Since I’ve been procrastinating on sewing up my baby cable sweater I thought I’d post a recipe for this soup instead of a craft.
Tonight we’re having Northern Bean Soup:
Rinse 2 cups white beans and let sit overnight (I use northern beans but navy beans are the same thing)
Drain & rinse, cover with water and simmer 45 minutes until almost tender. (I don’t bother)
Add to a “larger” crock-pot:
-7 cups water
-smoked pork hock (I can’t find them so I cut a smoked pork shoulder in half and use that)
– one 28oz can diced tomatoes.
-1 finely diced onion
-2 tbsp brown sugar
-3 tbsp lemon juice
-1 tsp chilli powder
-1 tsp pepper
-the recipe calls for salt but I’ve never added it because the pork is salty enough so I’d taste the soup before adding any. (2 tsp)
Mix and cook at low for 6-10 hours. Remove pork, cut up and debone and return to soup.

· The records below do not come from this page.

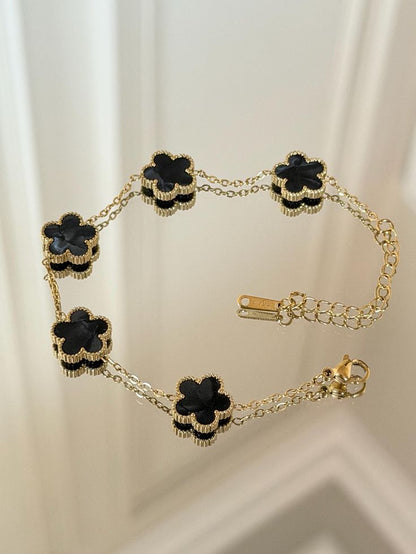 Luxury Black Clover Bracelet for Women | Gold Plated 5 Motif Lucky Clover Charm Bracelet | Elegant Adjustable Fashion Bracelet | Premium Jewelry Gift for Girls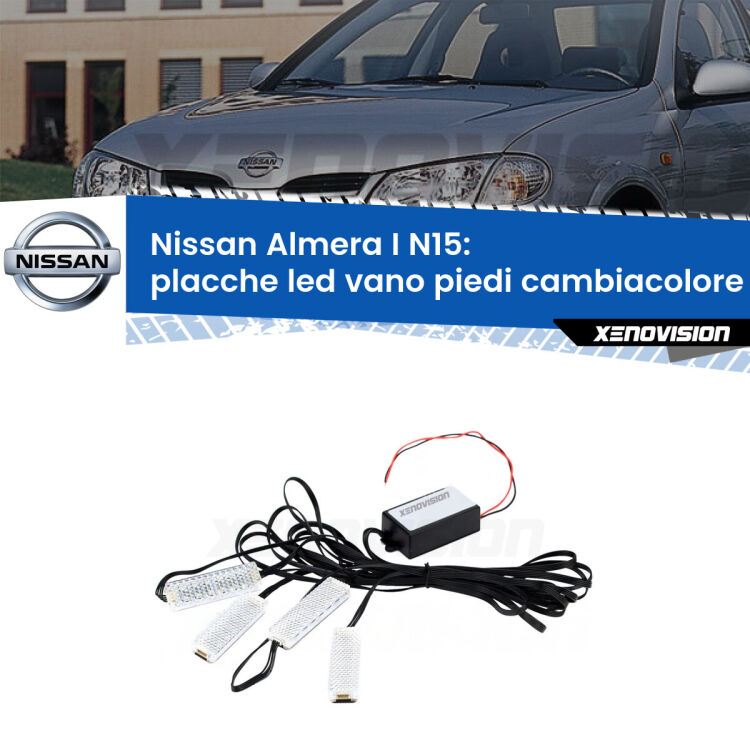 <strong>Kit placche LED cambiacolore vano piedi Nissan Almera I</strong> N15 1995 - 2000. 4 placche <strong>Bluetooth</strong> con app Android /iOS.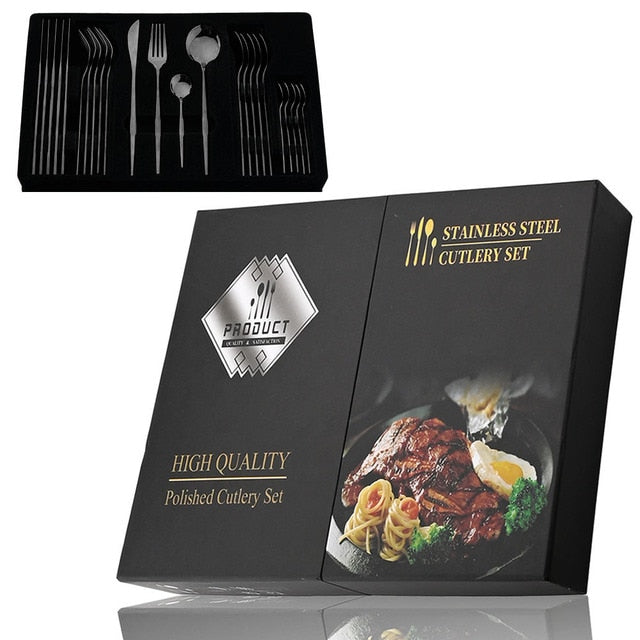 24pcs Stainless Steel Cutlery Set by Blak Hom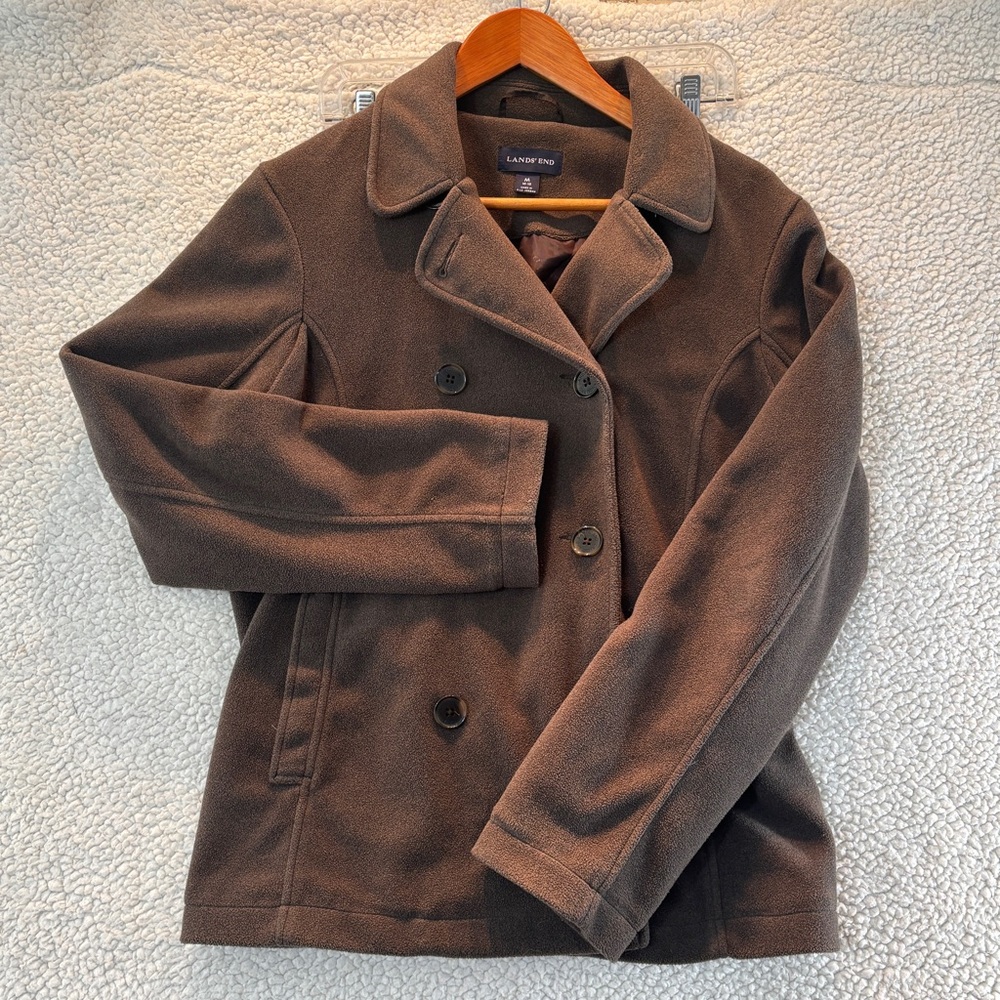 Lands’ End Brown Thermacheck Fleece Pea Coat Jacket Medium Double Breasted Y2K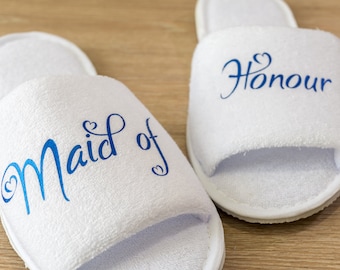 Maid of Honour Bridesmaid Slippers Personalised Wedding Slippers Bride, Bridesmaid Gift, Bridal Party , Hen Weekend Open Toes Spa Slippers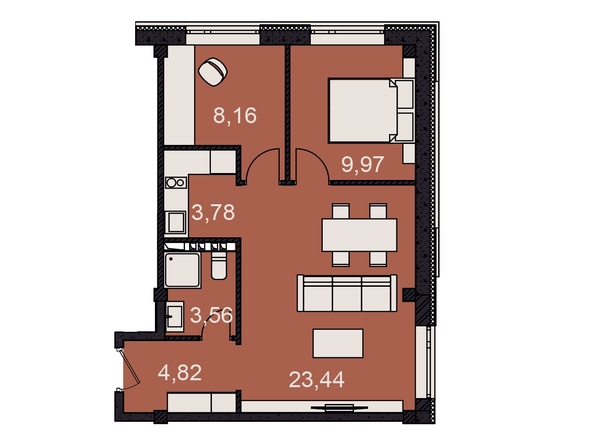 
   Продам 2-комнатный апартамент, 53.73 м², Сады ул, 6г

. Фото 1.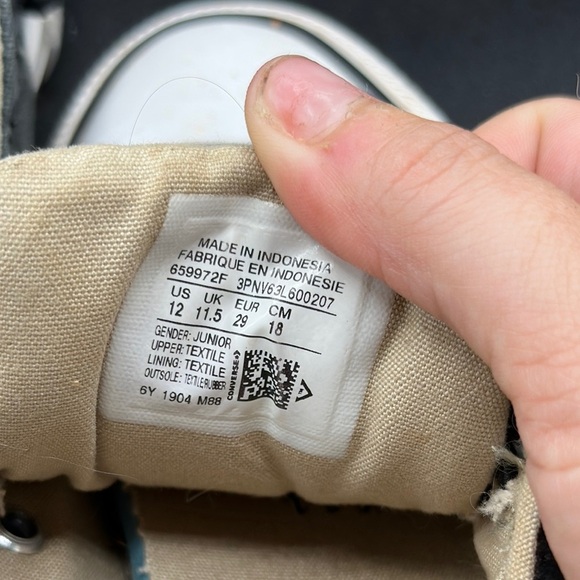 Converse Kids Black and Tan Sneakers size 12 - Picture 4 of 5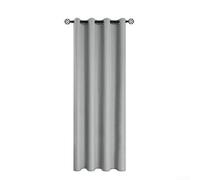 Cortina opaca con aislamiento térmico para puerta con ojales para diseño superior de anillo, para dormitorio, sala de estar, cine en casa, bloqueo de luz, cortina cálida (gris)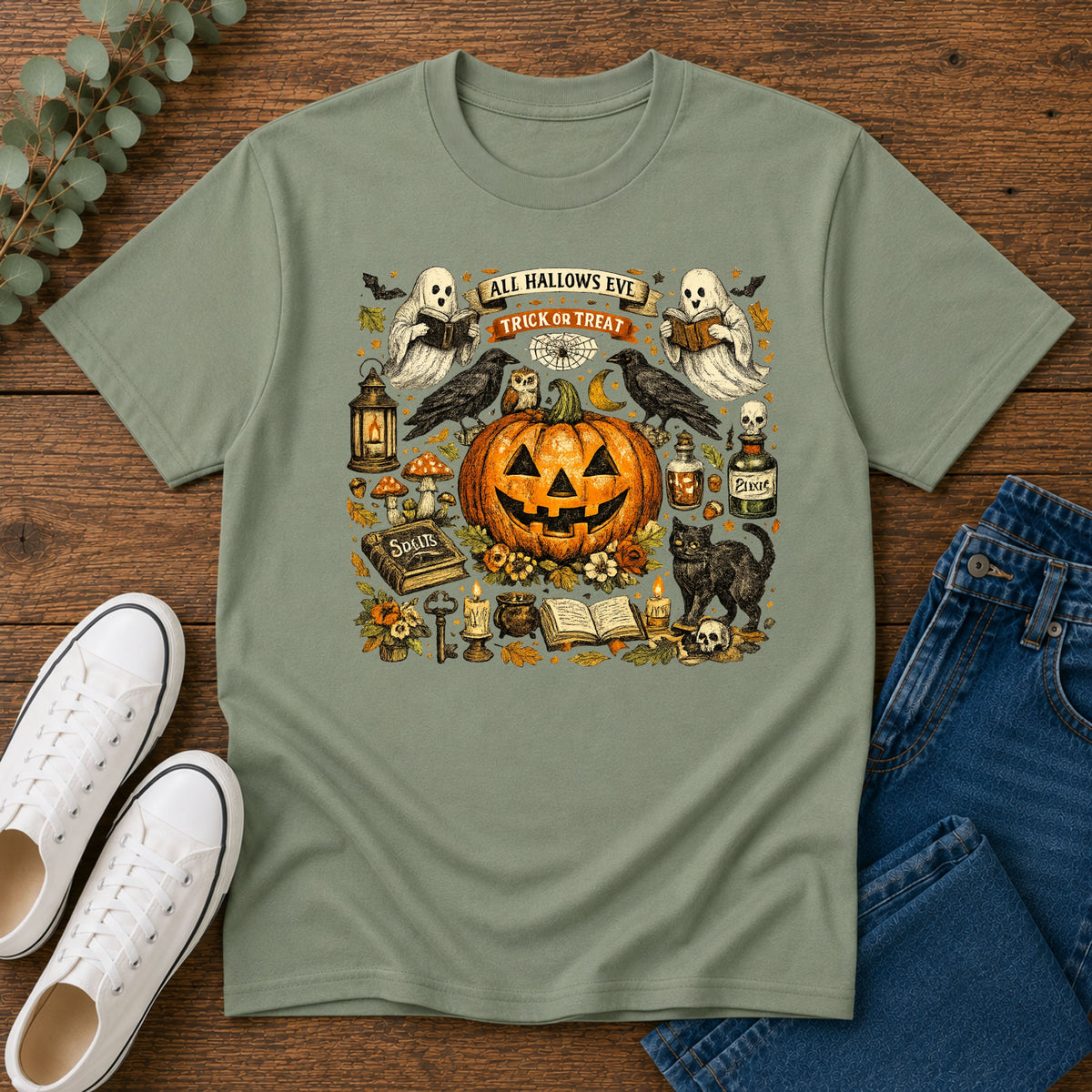 Halloween Pumpkin & Ghost Tee — "All Hallows Eve, Trick or Treat" Graphic T-Shirt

The pot I made yesterday afternoon I cooked all day and then overnight. My crock-pot has a warm feature so it’s still been cooking somewhat in the pot today and is fine. One of those soups that can take a long simmer. I also took the fat off of the pork before adding it to the crock-pot and skimmed the soup for any excess fat when it was done cooking. If the broth is too rich just add a little extra liquid.